La posizione della Cina nella guerra in Ucraina: un difficile equilibrio

La posizione della Cina in merito alla guerra in Ucraina, ritenuta da più parti l’attore che potrebbe sostanzialmente risolvere il conflitto, continua però ad essere una posizione di equilibrio, quasi di terzietà, anche se diversi elementi rendono difficile e assai delicato mantenere dritta la barra.
A spiegare l’articolato collocamento del gigante asiatico ai nostri microfoni è Alessandro Albana, ricercatore dell’Asia Institute dell’Università di Bologna.
«La posizione della Cina è stata formalizzata in cinque punti – ricorda Albana – di cui il primo rivendica il rispetto per la sovranità e l’integrità territoriale, assolutamente centrale per l’Ucraina».

Nel secondo punto esplicitato da Pechino, però, si sostiene che la sicurezza di uno Stato non possa avvenire a spese altrui, che pende invece a favore della Russia. «Quello che segue è una dichiarazione esplicita rispetto al fatto che i processi di espansione ad est della Nato hanno determinato delle legittime preoccupazioni da parte russa – ricostruisce il ricercatore – e queste preoccupazioni devono essere ragionevolmente prese in considerazione».
Centrale appare il terzo punto dove la Cina afferma: «L’attuale situazione non è quella che vogliamo vedere».

Gli ultimi due punti del documento cinese sostengono infine la necessità di una soluzione pacifica del conflitto più velocemente possibile e il ruolo costruttivo del Consiglio di Sicurezza dell’Onu, che nel concreto significa l’abbandono dell’approccio sanzionatorio nei confronti della Russia.
«È un documento articolato e bilanciato – osserva Albana – dove vengono tenute in considerazione le necessità e le preoccupazioni che fanno riferimento all’Ucraina, ma vengono anche prese in considerazione alcune questioni che sono centrali di come la Russia considera le ragioni del proprio intervento».

Un difficile equilibrio, quindi, se si considera che da un lato Pechino ha ottimi rapporti sia con l’Ucraina che con Mosca.
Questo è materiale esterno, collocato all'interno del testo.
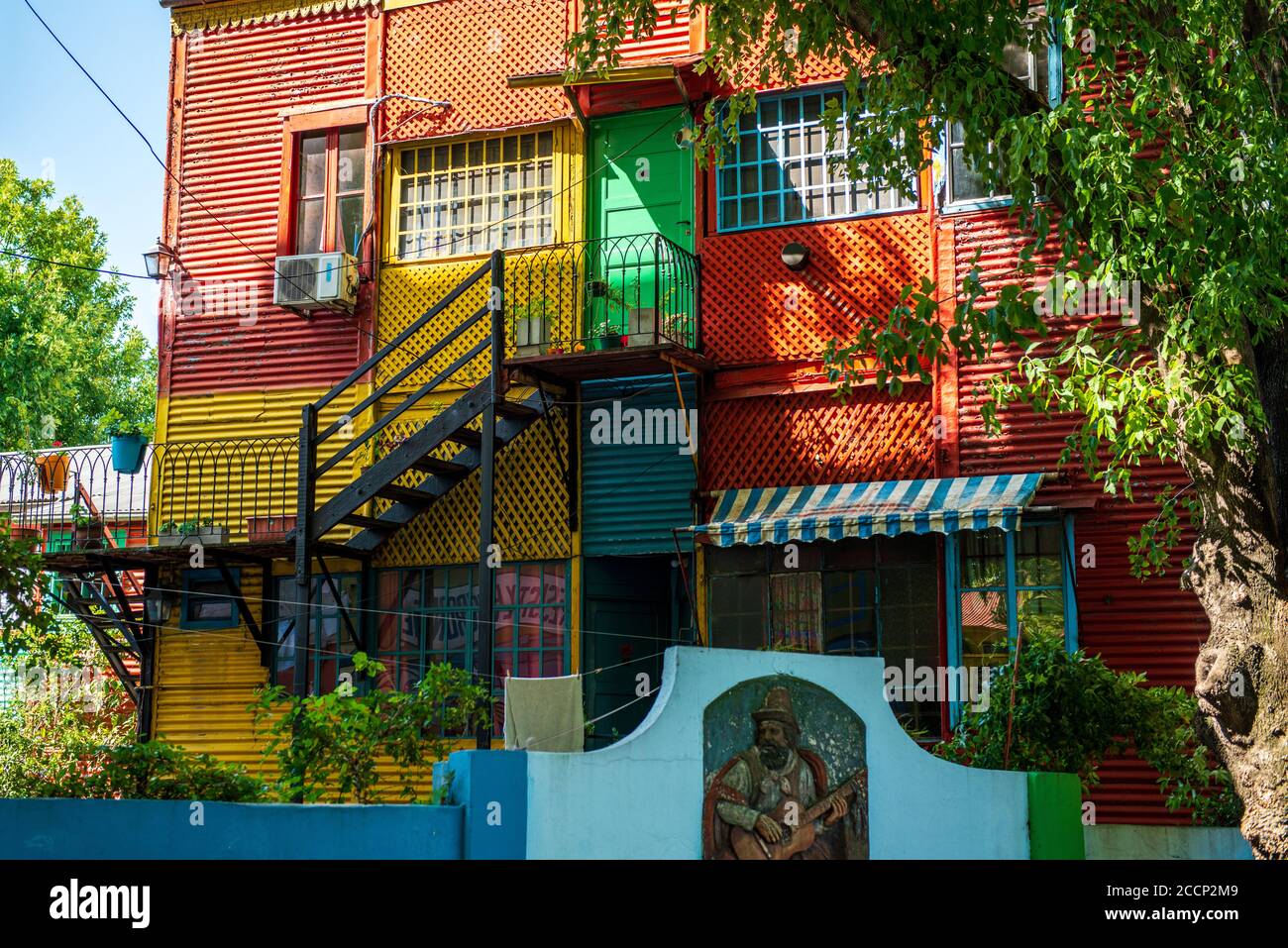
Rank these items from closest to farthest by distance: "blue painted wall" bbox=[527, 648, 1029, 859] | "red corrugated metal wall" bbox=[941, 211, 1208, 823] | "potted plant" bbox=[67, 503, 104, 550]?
1. "blue painted wall" bbox=[527, 648, 1029, 859]
2. "red corrugated metal wall" bbox=[941, 211, 1208, 823]
3. "potted plant" bbox=[67, 503, 104, 550]

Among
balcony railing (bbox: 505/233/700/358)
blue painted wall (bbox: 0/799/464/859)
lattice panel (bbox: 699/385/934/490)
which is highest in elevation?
Answer: balcony railing (bbox: 505/233/700/358)

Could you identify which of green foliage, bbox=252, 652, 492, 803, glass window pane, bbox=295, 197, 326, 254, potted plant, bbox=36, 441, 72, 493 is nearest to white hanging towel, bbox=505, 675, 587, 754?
green foliage, bbox=252, 652, 492, 803

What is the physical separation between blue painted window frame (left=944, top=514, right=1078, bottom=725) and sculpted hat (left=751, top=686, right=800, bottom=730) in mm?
4519

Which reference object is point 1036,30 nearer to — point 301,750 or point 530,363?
point 530,363

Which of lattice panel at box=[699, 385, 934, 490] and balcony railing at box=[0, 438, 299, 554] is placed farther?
balcony railing at box=[0, 438, 299, 554]

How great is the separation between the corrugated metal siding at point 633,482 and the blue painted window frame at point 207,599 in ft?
13.8

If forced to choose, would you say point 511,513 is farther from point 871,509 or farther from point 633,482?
point 871,509

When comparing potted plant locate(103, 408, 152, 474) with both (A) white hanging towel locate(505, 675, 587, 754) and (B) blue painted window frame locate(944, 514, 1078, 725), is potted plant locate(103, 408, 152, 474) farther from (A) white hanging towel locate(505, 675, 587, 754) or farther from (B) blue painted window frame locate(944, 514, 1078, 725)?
(B) blue painted window frame locate(944, 514, 1078, 725)

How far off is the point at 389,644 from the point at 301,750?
6000mm

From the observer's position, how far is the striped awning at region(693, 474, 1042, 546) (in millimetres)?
12766

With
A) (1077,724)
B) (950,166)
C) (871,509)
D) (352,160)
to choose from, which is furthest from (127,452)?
(1077,724)

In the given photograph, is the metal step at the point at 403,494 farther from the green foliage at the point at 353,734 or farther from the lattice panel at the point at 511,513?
the green foliage at the point at 353,734

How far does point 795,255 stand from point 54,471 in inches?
345

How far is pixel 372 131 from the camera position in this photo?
16906mm
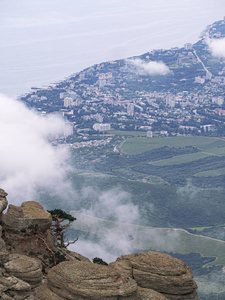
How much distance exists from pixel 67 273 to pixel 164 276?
361 cm

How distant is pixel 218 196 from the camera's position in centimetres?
10294

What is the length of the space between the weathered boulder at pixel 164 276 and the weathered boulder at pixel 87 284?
95 centimetres

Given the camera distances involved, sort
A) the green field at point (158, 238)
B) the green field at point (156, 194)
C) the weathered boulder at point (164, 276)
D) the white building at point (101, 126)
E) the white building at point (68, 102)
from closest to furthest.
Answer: the weathered boulder at point (164, 276), the green field at point (158, 238), the green field at point (156, 194), the white building at point (101, 126), the white building at point (68, 102)

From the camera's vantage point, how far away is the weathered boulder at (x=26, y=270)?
678 inches

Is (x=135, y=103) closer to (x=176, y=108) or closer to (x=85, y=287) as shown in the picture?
(x=176, y=108)

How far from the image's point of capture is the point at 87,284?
1648 centimetres

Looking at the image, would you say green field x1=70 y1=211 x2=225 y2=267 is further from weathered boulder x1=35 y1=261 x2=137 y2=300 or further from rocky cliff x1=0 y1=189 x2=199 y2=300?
weathered boulder x1=35 y1=261 x2=137 y2=300

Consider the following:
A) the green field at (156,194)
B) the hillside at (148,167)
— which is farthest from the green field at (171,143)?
the hillside at (148,167)

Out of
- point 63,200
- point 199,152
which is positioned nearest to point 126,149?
point 199,152

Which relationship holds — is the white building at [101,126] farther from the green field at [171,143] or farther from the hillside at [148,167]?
the green field at [171,143]

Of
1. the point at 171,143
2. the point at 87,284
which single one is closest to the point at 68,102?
the point at 171,143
In particolare, con quest’ultima ha una partnership strategica e anche relazioni economiche, come quella per la fornitura di gas per circa 30 anni.
Al contempo, però, la Cina risulta infastidita dall’invasione russa, perché mette in crisi la sua stessa politica estera. «Se è vero che la Cina non ha mai condannato apertamente la Russia – sottolinea il ricercatore – è altrettanto vero che non ha mai sostenuto la sua condotta».

Quel che è certo è che la Nato, in particolare gli Stati Uniti, stanno tentando di far sbilanciare la Cina ed includerla tra le potenze che condannano Putin o comunque ne prendono le distanze.
«Quella della Nato, però, sembra essere un’operazione strumentale – sostiene Albana – perché è noto che le relazioni tra l’Occidente e la Cina sono tese da anni e non stanno certo migliorando. Il continuo richiamo a Pechino, quindi, non sembra avvenire in modo costruttivo, ma per metterla alla sbarra e questo non è sicuramente il modo per integrarla nel processo per arrivare ad una soluzione del conflitto».